Dalam Ensiklopedia Peradaban Islam terbitan Tazkia Publishing disebutkan, istana yang sekarang menjadi museum itu merupakan kediaman resmi dan pusat Pemerintahan Turki Usmani selama kurang lebih 400 tahun.
Istana ini merupakan sebuah kompleks yang terdiri atas empat halaman utama yang dilengkapi dengan beberapa bangunan yang lebih kecil. Selama menjadi kediaman keluarga kerajaan, Istana Topkapi adalah rumah bagi sekitar 4.000 penghuninya.
Berdiri di atas lahan seluas 700 ribu meter persegi dan dikelilingi oleh tembok sepanjang lima kilometer, istana ini bisa disebut sebagai karya terbesar Turki Usmani di ranah arsitektur. Istana yang mulai dibangun pada 1453 oleh Sultan Muhammad II ini mengusung gaya arsitektur khas Turki dengan taman-taman indah yang menghubungkan bangunan satu dengan lainnya. Sementara, bagian interiornya banyak dihiasi kaligrafi Alquran dan unsur dekorasi lainnya yang berasal dari berbagai penjuru dunia.
Istana Dolmabahce
Dibangun pada rentang waktu 1843-1856, istana ini berdiri megah di tempat yang strategis. Ia berhadapan langsung dengan Selat Bhosporus. Dari atas kapal laut yang berlayar di perairan Bhosporus, kita dapat melihat kemegahan istana itu dari kejauhan.

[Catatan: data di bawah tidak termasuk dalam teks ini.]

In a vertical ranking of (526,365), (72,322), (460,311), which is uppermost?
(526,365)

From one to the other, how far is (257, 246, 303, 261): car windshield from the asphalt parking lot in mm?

Desain istana ini merupakan perpaduan antara baroque, rococo, dan neoklasik dengan gaya tradisional arsitektur Turki Usmani. Karena itu, Istana Dolmabahce merupakan sintesis baru dari perkembangan arsitektur.
Dolmabahce yang terdiri atas dua suku kata, “dolma” yang artinya penuh dan “bahce” yang berarti taman, dibangun oleh Sultan Abdul Majid I yang memerintah pada 1839 M- 1861 M. Ia membangun istana ini untuk menggantikan Istana Topkapi yang dianggap sudah tidak memadai dan kurang mewah sebagai tempat tinggal keluarga kerajaan.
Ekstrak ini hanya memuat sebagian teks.